Selected passage ▸
※

Soft-clipping of sequencing reads allows the masking of portions of the reads that do not align to the genome from end to end, which may be desirable for certain types of analysis (e.g. detection of structural variants). For standard alignment processes soft-clipping may however incorrectly trim reads and lead to the mis-assignments of reads primarily to repetitive regions. This phenomenon appears to vary in severity for different sequencing applications with Bisulfite sequencing being worst off.
Paired-end libraries generated by Post Bisulfite Adapter Tagging (PBAT) often suffer from poorer mapping efficiencies when compared to standard whole genome shotgun Bisulfite-Seq libraries. In addition to the usual suspects that have a detrimental impact on mapping efficiency we found that a substantial proportion of paired-end PBAT libraries appears to consist of chimeric reads that map to different places in the genome, not unlike Hi-C type experiments. Chimeric reads also affect single-cell libraries (scBS-seq) as they are constructed using a PBAT approach.
Random priming in PBAT libraries introduces drastic biases in the base composition and methylation levels especially at the 5′ end of all reads. As a result, affected bases should be removed from the libraries before the alignment step.

※

Data under study ▸

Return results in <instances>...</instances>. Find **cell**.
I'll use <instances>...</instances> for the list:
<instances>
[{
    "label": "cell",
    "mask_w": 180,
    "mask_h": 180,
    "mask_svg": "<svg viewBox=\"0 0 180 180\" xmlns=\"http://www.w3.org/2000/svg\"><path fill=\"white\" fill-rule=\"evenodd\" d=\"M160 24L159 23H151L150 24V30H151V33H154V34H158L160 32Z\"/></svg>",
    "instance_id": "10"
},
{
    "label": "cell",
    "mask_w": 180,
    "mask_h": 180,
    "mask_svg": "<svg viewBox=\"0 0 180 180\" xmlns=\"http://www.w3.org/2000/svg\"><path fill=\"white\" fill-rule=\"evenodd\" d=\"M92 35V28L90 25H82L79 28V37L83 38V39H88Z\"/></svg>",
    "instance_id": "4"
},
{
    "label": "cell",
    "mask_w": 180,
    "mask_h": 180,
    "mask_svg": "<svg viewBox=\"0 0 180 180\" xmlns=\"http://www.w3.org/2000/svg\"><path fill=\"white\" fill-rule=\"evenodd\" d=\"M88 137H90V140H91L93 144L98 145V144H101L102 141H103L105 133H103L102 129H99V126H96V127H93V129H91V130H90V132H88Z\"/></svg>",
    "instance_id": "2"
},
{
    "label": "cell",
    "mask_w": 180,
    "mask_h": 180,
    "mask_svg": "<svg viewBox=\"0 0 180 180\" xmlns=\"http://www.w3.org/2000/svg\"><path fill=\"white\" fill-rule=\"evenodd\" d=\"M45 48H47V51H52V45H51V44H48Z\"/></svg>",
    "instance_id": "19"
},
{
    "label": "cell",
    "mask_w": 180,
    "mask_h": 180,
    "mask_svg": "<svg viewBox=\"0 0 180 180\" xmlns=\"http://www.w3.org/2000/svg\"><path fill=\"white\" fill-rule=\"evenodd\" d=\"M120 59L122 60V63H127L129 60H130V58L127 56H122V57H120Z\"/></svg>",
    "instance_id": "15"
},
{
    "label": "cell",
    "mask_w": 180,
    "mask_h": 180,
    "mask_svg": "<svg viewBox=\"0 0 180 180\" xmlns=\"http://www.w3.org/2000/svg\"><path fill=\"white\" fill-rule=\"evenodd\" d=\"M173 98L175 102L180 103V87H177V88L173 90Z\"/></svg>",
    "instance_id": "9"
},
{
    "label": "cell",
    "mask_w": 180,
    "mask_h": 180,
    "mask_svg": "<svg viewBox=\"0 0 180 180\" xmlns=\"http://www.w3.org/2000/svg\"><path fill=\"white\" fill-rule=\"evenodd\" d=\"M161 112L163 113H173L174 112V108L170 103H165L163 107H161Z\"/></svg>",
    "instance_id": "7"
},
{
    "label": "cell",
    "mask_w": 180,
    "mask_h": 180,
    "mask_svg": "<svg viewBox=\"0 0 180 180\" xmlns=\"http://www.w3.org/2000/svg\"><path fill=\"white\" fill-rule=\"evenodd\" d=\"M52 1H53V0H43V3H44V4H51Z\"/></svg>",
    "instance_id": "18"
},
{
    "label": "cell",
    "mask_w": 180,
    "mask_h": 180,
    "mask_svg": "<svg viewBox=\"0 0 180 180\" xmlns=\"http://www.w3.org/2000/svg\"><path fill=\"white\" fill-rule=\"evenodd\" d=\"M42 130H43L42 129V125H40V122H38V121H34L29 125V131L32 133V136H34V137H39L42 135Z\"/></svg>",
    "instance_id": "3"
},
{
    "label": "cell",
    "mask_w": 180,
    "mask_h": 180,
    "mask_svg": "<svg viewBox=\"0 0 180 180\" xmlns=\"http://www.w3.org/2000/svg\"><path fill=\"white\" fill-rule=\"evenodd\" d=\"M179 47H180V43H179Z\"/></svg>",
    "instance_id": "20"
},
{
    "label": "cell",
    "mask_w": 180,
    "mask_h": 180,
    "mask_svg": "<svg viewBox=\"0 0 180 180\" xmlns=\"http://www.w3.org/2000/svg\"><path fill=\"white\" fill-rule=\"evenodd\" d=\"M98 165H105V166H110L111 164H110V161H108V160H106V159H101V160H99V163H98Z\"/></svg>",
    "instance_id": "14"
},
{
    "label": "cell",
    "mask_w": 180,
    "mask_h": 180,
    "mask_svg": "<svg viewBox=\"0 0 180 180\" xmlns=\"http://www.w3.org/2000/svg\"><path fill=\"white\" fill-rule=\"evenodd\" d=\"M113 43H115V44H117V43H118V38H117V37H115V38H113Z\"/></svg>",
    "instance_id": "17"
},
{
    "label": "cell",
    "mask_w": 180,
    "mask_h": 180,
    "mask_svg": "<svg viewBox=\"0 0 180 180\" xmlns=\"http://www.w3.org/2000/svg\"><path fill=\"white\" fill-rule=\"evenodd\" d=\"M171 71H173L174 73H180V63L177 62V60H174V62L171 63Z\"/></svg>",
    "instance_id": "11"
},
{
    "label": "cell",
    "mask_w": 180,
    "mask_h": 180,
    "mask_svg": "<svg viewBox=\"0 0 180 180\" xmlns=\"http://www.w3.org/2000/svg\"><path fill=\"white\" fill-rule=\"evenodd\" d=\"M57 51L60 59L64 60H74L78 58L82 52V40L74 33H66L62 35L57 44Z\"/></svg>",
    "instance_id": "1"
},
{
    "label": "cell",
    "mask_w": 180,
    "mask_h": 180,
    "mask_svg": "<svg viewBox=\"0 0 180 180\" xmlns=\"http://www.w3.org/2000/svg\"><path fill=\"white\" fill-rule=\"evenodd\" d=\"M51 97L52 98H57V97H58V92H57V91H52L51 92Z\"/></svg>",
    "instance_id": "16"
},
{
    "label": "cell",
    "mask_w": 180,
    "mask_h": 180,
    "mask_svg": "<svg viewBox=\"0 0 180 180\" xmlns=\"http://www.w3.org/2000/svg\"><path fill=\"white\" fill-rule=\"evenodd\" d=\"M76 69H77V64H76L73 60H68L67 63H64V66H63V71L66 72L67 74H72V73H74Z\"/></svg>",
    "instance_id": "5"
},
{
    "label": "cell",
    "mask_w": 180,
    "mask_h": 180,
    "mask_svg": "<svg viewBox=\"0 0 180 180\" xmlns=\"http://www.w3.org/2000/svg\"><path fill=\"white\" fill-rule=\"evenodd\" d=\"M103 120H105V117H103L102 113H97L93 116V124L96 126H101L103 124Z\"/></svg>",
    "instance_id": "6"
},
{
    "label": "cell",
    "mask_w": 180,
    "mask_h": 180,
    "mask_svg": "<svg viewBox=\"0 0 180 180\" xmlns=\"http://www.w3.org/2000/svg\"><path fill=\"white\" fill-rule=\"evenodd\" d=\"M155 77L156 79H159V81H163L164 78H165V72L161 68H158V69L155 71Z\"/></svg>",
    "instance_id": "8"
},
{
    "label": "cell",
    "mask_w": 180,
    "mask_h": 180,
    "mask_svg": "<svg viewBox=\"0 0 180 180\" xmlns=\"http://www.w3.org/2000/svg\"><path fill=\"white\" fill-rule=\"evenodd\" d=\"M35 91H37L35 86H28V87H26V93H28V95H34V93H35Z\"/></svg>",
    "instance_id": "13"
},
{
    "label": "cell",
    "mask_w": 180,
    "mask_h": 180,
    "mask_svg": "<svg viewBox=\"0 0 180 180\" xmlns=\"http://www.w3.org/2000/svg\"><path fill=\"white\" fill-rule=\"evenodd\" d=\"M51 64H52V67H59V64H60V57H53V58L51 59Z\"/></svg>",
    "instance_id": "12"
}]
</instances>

※

Aim of the task ▸
Answer these from the sequencing passage:
1. For which sequencing application is soft-clipping said to be worst?
2. What type of experiments do the chimeric reads in paired-end PBAT libraries resemble?
3. At which end of the reads does random priming in PBAT libraries cause the strongest biases?

Solution to the exercise ▸
1. Bisulfite sequencing.
2. Hi-C type experiments.
3. The 5′ end.